Thus, our results confirm that the phenotypic variance of FE and growth traits is better explained by the host additive genetic effects than by the microbiota effects, as already reported in the literature [12, 33]. In contrast, the phenotypic variance of the DE traits was better explained by the microbiota effects than the host genetics effects, especially for pigs fed the HF diet.

Partition of the variance between the microbial covariance matrix and the genomic relationship matrix

In this study, the \(m^{2}\) and \(h^{2}\) estimates obtained in the Micro+Gen model did not significantly differ from those obtained in the Gen and Micro models for all traits. In addition, the rank correlations of EMV between the Micro and Micro+Gen models were close to 1 for all traits. Similarly, the rank correlations of GEBV between the Gen and Micro+Gen models were close to 1 for the FE traits. To our knowledge, only the study of Aliakbari et al. [33] found non-significantly different \(m^{2}\) and \(h^{2}\) estimates between models that fit the effects jointly and separately. Our study did not suggest microbiota-host confounding for FE traits in pigs. We observed a slight reranking for the DE traits but to date no other study has reported \(h^{2}\) and \(m^{2}\) estimates for DE traits using a model that fits the microbiota and host genetics effects jointly.
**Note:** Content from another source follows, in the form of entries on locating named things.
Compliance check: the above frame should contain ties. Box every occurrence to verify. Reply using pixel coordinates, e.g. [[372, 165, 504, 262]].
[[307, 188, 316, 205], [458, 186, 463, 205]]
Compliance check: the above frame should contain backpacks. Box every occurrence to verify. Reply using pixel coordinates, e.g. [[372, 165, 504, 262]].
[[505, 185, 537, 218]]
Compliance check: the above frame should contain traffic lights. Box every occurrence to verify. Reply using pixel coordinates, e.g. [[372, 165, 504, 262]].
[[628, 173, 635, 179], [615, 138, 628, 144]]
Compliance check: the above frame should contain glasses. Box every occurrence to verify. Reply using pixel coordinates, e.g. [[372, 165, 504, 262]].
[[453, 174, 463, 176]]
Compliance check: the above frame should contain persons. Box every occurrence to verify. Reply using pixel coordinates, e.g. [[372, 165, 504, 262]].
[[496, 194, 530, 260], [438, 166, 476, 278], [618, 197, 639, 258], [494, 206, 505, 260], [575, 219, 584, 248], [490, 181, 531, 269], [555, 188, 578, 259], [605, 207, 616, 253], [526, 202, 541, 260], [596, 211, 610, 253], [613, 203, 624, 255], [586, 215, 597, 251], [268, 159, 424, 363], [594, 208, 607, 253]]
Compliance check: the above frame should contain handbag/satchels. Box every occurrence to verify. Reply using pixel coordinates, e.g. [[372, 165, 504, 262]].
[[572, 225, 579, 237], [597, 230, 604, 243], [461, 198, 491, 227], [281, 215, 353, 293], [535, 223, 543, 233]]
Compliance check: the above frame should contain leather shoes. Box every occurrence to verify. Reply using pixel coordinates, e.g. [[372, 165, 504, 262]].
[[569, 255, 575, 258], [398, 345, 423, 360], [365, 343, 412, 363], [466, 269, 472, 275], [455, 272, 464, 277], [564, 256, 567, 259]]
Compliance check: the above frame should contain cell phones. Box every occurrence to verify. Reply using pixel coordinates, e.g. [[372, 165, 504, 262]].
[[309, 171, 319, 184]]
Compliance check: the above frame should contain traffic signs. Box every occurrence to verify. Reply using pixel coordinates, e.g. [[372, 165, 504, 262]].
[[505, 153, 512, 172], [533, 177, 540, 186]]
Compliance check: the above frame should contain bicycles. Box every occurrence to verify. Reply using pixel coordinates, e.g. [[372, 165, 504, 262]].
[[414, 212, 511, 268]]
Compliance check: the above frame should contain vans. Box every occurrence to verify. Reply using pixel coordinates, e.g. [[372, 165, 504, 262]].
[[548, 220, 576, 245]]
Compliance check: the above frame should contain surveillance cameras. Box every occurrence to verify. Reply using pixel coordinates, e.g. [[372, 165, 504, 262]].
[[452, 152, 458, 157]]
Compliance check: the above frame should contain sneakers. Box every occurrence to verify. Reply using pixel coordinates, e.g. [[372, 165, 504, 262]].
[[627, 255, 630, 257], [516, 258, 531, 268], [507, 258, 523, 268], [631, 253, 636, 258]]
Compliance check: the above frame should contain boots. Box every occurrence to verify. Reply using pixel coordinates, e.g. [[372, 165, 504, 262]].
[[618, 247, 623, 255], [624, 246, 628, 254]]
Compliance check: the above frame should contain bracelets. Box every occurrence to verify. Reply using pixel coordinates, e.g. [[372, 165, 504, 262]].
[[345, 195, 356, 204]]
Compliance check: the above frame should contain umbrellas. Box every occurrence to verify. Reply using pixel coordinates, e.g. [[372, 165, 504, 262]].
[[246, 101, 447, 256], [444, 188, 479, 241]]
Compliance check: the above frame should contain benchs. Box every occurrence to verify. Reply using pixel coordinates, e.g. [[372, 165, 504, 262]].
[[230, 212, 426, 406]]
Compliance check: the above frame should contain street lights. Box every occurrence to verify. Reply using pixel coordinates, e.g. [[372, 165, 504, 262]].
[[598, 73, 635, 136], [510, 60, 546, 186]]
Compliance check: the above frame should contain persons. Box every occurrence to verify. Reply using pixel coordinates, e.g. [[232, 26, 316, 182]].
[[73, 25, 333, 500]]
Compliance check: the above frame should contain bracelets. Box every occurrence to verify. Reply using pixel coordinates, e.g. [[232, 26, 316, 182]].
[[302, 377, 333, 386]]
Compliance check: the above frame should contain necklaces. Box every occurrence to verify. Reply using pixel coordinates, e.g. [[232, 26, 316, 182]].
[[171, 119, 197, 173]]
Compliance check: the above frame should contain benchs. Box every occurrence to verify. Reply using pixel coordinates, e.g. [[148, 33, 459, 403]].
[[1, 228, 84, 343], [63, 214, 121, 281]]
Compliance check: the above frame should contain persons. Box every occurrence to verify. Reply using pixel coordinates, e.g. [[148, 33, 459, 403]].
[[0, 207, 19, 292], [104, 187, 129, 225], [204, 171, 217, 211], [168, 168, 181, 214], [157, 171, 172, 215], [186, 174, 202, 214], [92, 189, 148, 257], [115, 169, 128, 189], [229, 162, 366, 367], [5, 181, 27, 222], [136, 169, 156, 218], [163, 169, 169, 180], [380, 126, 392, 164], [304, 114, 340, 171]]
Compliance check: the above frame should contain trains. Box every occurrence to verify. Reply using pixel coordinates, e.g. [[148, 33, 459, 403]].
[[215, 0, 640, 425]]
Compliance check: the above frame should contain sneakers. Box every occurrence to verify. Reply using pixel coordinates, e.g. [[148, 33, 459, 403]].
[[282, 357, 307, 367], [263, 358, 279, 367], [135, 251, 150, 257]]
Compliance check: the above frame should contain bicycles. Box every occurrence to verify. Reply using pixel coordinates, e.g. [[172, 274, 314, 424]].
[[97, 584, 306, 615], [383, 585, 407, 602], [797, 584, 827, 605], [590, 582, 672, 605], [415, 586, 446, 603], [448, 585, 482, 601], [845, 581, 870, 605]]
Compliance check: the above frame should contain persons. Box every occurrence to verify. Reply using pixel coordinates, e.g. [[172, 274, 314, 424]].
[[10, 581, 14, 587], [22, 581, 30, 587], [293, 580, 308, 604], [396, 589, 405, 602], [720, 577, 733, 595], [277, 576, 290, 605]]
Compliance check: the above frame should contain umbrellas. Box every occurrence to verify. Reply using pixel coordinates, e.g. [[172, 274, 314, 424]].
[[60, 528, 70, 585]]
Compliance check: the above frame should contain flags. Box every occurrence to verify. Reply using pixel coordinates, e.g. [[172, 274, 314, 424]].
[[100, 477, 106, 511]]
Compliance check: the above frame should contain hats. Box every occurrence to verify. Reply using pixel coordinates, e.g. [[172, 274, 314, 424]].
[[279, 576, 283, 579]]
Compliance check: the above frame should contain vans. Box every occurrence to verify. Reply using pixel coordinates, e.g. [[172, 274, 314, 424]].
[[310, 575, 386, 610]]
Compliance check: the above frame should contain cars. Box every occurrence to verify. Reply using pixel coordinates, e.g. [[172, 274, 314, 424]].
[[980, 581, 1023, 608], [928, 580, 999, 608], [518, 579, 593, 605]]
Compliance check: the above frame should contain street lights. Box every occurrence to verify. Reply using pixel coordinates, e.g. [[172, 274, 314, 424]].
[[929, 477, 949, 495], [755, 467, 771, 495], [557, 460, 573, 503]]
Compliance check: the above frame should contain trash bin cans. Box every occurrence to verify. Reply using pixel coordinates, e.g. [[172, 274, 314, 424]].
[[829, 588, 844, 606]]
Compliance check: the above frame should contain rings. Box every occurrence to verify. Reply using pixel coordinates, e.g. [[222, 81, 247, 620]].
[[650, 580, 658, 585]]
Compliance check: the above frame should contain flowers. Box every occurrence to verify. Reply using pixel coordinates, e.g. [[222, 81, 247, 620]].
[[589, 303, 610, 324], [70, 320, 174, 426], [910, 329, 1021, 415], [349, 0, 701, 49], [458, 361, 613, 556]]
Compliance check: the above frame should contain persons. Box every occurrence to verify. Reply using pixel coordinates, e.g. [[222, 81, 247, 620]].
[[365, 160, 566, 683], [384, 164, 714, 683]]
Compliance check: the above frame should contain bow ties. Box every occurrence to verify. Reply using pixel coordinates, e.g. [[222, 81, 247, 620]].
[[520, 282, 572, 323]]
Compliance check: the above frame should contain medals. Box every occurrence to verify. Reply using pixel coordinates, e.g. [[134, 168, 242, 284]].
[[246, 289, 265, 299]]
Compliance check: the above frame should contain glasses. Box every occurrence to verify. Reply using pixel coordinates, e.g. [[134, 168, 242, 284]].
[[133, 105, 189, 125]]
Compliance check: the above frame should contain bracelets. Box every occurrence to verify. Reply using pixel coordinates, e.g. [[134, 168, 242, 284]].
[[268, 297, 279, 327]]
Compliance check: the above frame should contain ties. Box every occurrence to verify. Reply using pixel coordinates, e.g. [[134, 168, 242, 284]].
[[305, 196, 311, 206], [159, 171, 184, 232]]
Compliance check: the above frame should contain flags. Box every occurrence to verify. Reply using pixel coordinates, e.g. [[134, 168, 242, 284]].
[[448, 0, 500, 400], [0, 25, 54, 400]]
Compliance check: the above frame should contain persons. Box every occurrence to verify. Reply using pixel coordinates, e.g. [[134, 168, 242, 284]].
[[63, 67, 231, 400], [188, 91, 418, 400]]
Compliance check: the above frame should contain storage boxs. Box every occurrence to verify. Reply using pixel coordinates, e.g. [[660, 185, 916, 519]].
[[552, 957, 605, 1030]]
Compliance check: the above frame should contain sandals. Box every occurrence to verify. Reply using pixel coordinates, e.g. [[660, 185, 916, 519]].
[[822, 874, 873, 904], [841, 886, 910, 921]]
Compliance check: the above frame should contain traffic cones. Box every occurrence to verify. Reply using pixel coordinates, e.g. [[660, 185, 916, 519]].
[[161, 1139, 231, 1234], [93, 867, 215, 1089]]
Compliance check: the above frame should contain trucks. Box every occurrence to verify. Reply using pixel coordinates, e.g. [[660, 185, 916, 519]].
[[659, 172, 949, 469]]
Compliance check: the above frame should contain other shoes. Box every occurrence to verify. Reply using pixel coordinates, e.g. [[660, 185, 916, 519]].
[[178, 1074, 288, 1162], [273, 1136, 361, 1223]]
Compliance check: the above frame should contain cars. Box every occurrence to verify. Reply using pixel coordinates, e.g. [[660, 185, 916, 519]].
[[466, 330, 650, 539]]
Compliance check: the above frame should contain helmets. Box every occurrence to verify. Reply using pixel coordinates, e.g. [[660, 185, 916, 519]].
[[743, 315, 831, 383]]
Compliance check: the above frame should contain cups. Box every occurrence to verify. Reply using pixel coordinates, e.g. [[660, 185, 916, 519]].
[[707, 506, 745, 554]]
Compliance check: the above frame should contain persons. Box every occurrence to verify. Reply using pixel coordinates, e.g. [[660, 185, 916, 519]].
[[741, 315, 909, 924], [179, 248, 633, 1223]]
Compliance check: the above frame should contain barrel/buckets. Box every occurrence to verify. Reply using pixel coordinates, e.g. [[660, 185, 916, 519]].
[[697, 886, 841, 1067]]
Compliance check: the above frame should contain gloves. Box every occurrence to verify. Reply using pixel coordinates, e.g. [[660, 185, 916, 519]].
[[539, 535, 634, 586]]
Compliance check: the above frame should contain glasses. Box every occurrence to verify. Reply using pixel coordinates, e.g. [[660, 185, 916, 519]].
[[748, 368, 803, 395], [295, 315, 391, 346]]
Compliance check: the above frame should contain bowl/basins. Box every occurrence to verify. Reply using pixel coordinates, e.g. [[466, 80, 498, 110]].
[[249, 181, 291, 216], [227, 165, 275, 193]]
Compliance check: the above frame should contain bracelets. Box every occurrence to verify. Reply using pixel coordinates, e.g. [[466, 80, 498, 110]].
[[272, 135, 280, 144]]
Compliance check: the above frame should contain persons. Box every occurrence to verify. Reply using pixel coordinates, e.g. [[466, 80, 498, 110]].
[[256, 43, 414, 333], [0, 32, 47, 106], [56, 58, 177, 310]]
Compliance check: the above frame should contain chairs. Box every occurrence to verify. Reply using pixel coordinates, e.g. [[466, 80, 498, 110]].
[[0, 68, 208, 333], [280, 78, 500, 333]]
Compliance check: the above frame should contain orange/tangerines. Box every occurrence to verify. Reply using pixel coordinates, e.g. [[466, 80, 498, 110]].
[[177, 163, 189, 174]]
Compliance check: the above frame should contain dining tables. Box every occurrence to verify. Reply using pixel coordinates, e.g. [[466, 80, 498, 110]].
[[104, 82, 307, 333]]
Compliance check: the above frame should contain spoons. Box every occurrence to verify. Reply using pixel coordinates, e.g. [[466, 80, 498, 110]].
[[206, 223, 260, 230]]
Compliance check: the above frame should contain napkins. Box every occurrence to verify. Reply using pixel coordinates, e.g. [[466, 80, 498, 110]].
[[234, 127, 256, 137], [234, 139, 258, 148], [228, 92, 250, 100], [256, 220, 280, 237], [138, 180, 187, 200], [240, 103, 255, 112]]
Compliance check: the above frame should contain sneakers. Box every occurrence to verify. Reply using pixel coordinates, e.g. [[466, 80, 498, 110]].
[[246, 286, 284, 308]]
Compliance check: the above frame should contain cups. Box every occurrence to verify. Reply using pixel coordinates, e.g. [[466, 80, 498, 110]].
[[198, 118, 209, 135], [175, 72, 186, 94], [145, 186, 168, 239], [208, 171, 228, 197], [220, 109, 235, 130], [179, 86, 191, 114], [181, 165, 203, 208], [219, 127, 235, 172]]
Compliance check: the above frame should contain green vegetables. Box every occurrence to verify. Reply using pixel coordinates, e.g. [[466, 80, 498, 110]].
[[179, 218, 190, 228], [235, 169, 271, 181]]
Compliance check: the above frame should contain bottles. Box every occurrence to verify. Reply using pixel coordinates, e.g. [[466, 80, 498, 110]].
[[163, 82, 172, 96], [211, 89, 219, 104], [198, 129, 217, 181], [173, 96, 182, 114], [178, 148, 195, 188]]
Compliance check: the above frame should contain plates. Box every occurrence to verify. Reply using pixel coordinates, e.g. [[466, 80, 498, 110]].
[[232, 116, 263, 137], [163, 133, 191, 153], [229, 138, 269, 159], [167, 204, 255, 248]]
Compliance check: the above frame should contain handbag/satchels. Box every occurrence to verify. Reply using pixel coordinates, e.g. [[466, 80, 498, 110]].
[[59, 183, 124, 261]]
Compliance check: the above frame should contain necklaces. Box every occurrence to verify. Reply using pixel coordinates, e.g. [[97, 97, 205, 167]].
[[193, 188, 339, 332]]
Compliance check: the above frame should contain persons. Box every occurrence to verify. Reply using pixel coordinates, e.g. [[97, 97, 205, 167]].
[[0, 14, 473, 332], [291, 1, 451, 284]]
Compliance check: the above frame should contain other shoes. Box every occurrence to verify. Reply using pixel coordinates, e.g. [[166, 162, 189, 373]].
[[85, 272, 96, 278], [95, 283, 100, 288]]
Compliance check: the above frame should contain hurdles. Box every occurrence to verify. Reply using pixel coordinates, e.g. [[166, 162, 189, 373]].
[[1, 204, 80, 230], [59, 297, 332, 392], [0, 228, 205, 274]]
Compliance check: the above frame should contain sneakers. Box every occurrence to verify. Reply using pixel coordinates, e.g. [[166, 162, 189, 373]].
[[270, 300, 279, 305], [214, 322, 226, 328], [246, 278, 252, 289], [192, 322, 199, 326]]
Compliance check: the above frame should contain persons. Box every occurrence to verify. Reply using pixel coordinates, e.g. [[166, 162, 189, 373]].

David and Ricard [35] showed that accounting for all the effects that could be partially confounded with a genetic additive effect is necessary for accurate EBV predictions. Thus, one hypothesis is that the addition of microbial information in the model allows a better estimation of the GEBV, which could be the case for the DE traits. However, taken together, our results do not allow us to conclude whether partial confounding between the microbiota and genomic effects is present or not in the models that fit the effects separately. In addition, the comparison of the models in our study was based on the BIC only, while the accuracy of predictions of GEBV and EMV should also be used since they can affect the reranking of GEBV and EMV. For carcass composition and meat quality traits, Khanal et al. [36] observed that the genomic variance was eroded when microbiota information was included in the model, which suggested a possible overlap between the microbiota and host genetics effects. To consider this potential confounding between microbiota and genetic effects, Khanal et al. [36] included a genetic-by-microbiota interaction term in the model, in order to separate the transmissible and non-transmissible components of the microbiota. Similarly, Weishaar et al. [14] and Christensen et al. [37] proposed formal decompositions of the microbiota contribution to trait variances into genetic and non-genetic components. These methods could better separate and explain the GEBV of traits that are influenced by both the microbiota and the host genetics.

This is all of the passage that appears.